まずは、次の話を読んでみてください。
ある男がその息子を乗せて車を運転していた。すると、車はダンプカーと激突して大破した。
救急車で搬送中に、運転していた父親は死亡し、息子は意識不明の重体。救急病院の手術室で、運びこまれてきた後者の顔を見た外科医は行きを呑んで、つぎ のような意味のことを口にした。
「自分はこの手術はできない。なぜならこの怪我人は自分の息子だからだ。」
これはいったいどういうことか?
千野帽子さんの『人はなぜ物語を求めるのか』(ちくまプリマー新書273、2017年3月)の冒頭に出てくる「なぞなぞ」です。かなり悲惨は話だと思うのですが、立派な「なぞなぞ」です。答えることができますか? 私は残念ながらさっぱりわかりませんでした。

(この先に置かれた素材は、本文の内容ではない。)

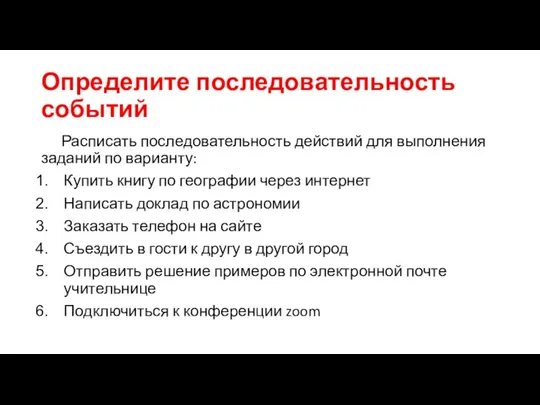 Определите последовательность событий

Расписать последовательность действий для выполнения заданий по варианту:

1. Купить книгу по географии через интернет
2. Написать доклад по астрономии
3. Заказать телефон на сайте
4. Съездить в гости к другу в другой город
5. Отправить решение примеров по электронной почте учительнице
6. Подключиться к конференции zoom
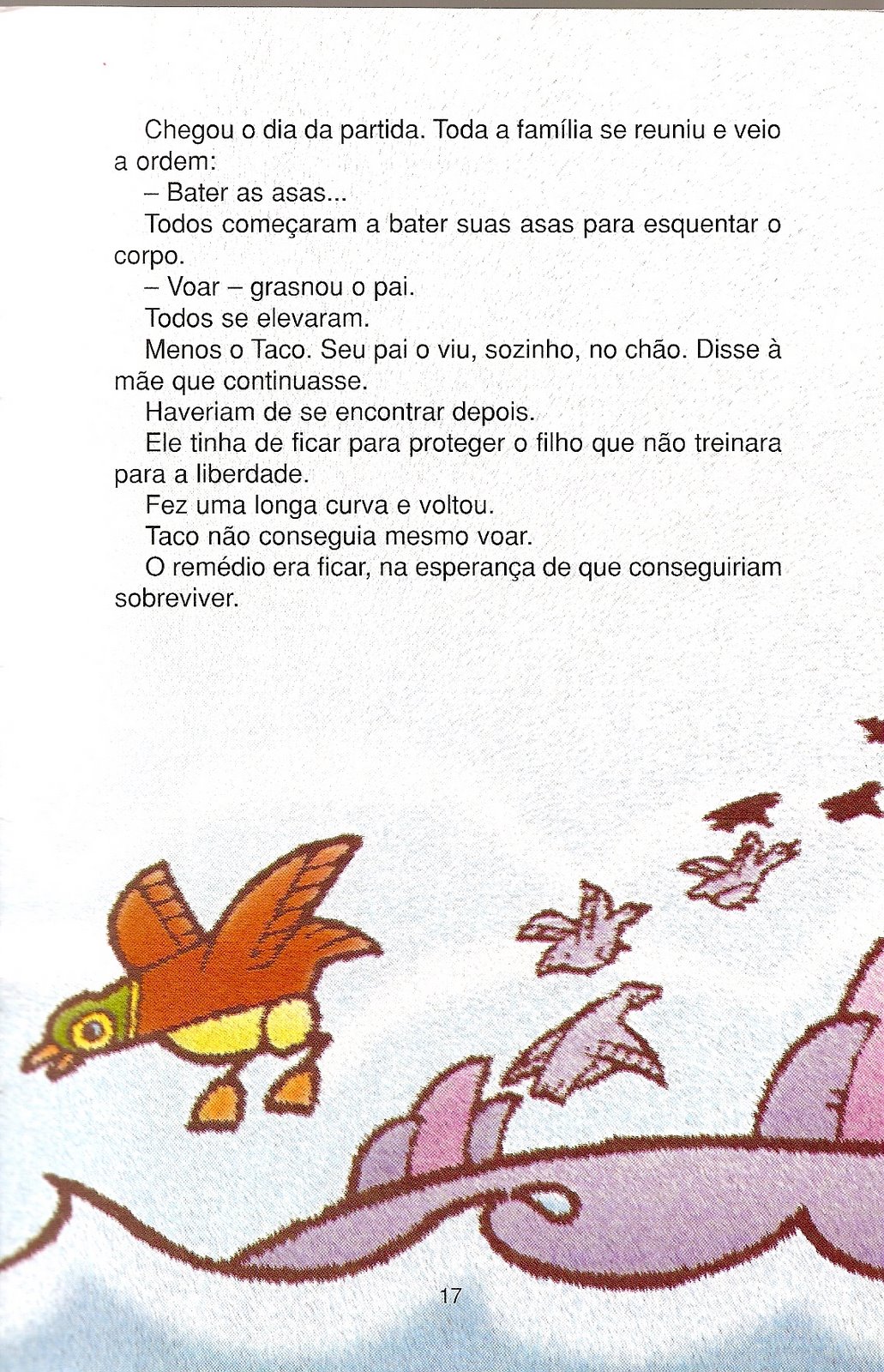 Chegou o dia da partida. Toda a família se reuniu e veio a ordem:

– Bater as asas...

Todos começaram a bater suas asas para esquentar o corpo.

– Voar – grasnou o pai.

Todos se elevaram.

Menos o Taco. Seu pai o viu, sozinho, no chão. Disse à mãe que continuasse.

Haveriam de se encontrar depois.

Ele tinha de ficar para proteger o filho que não treinara para a liberdade.

Fez uma longa curva e voltou.

Taco não conseguia mesmo voar.

O remédio era ficar, na esperança de que conseguiriam sobreviver.

17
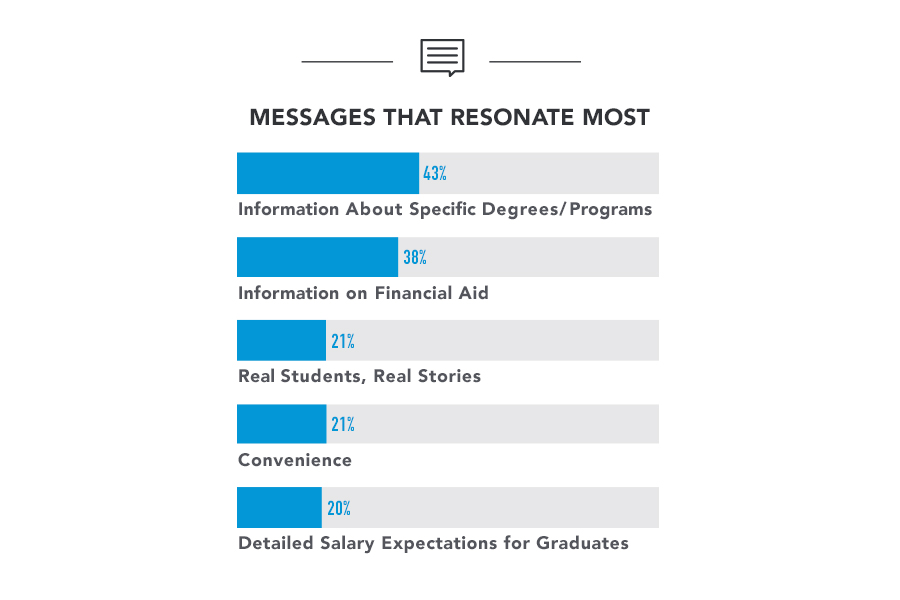 MESSAGES THAT RESONATE MOST

43%
Information About Specific Degrees/Programs

38%
Information on Financial Aid

21%
Real Students, Real Stories

21%
Convenience

20%
Detailed Salary Expectations for Graduates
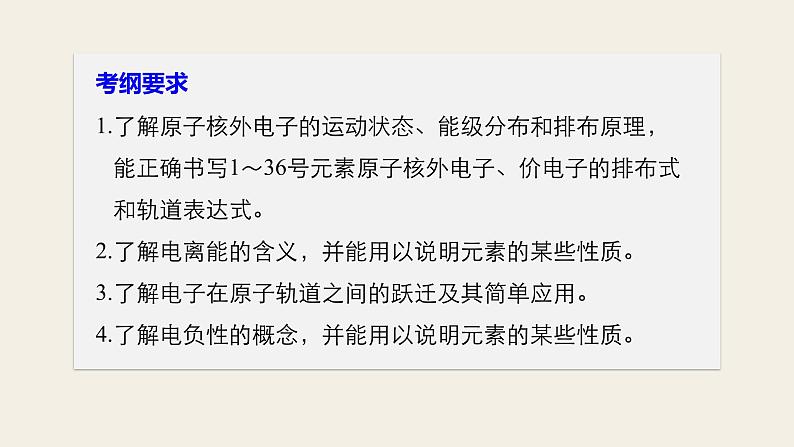 考纲要求

1.了解原子核外电子的运动状态、能级分布和排布原理，能正确书写1～36号元素原子核外电子、价电子的排布式和轨道表达式。

2.了解电离能的含义，并能用以说明元素的某些性质。

3.了解电子在原子轨道之间的跃迁及其简单应用。

4.了解电负性的概念，并能用以说明元素的某些性质。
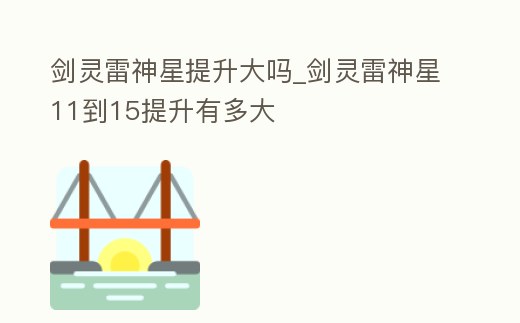 剑灵雷神星提升大吗_剑灵雷神星11到15提升有多大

この「なぞなぞ」の答えを探ることは、実のところ「わかる」ことの秘密を探ることにつながります。千野さんはこの「なぞなぞ」によって「人間の思考の枠組のひとつである「物語」がどういうものであるか」を教えられたと書いています。しかもそれは、正解を知ったあとだったと言っています。でも、正解を書くわけにはいきませんので、それはぜひ千野さんの本を読んで確かめてください。千野さんの本には次のような魅力的な言葉があふれいています。
人間の行動を、ときには、行動した当人ですら、自分がすでに持っているストーリーのパターンで説明してしまいがちだということ、これはたいへん興味深い現象です。人は、自分の行動の動機を説明するのにも、ありもののストーリーを借りてしまう。
(『人はなぜ物語を求めるのか』139ページ)
ストーリーを言葉で物語るとき、その本文はじつは、(中略)「空所」だらけです。それでも人間はその本文を読み解いて、自分なりにストーリーを構成することができます、そのとき、僕らは手持ちの解釈格子を使っています。
(『人はなぜ物語を求めるのか』196ページ)
先ほどの「なぞなぞ」に答えられなかった私のような人は、答えるために重要な情報についての「空所」を自動的にかつ受動的に埋めてしまっていて、自分が知らず知らずのうちにそうしてしまっていること自体に気づかないというわけです。自分の「手持ちの解釈格子」や「ありもののストーリー」が曲者ですね。それゆえに、先ほどの「なぞなぞ」で、状況は具体的に説明されてあっても、よく「わからない」状態に陥ってしまうのです。
この「なぞなぞ」の正解を知った私は「あぁそうかぁ」では終わらなかったのです。「やられたぁ」でもなかったのです。千野さんの言葉を借りれば、「自分がなにを知らないか」を知ることができたという感慨のようなものを感じていました。これは『理解するってどういうこと?』の41ページに示されている「多様な理解の種類」のなかで「新しい知識や考えや意見を取り入れることで、自分の思考を修正する」ということになるでしょうか。この本の「物語」はまさしく「理解」の枠組みのことです。「自分がなにを知らないか」を知る、というのはとても大切な理解の種類ですし、人類の哲学的知見の基盤をなすものでもあります。最新の物語論(ナラトロジー)の幅広い知識(文芸批評だけでなく、社会言語学のそれも含めて)を駆使しながら展開される千野さんの文章は、私の見たところ、すぐれた「理解」論でもあり、平明な言葉で書かれた「理解」哲学でもありました。
引用されていた話に似た話で、
返信削除“学校帰りの息子を親が車で帰宅途中に事故にあった。病院に搬送されて外科医は患者の顔を見て“自分は…“外科医は息子の母親だったからだ。
というのを思い出しました。引用はわかりませんが、
「車で子供を送り迎えするのは母親の役目」
「医者」「日中フルタイムで働くのは父親の役目」
というバイアスが私たちの中にある。という例え話として載っていました。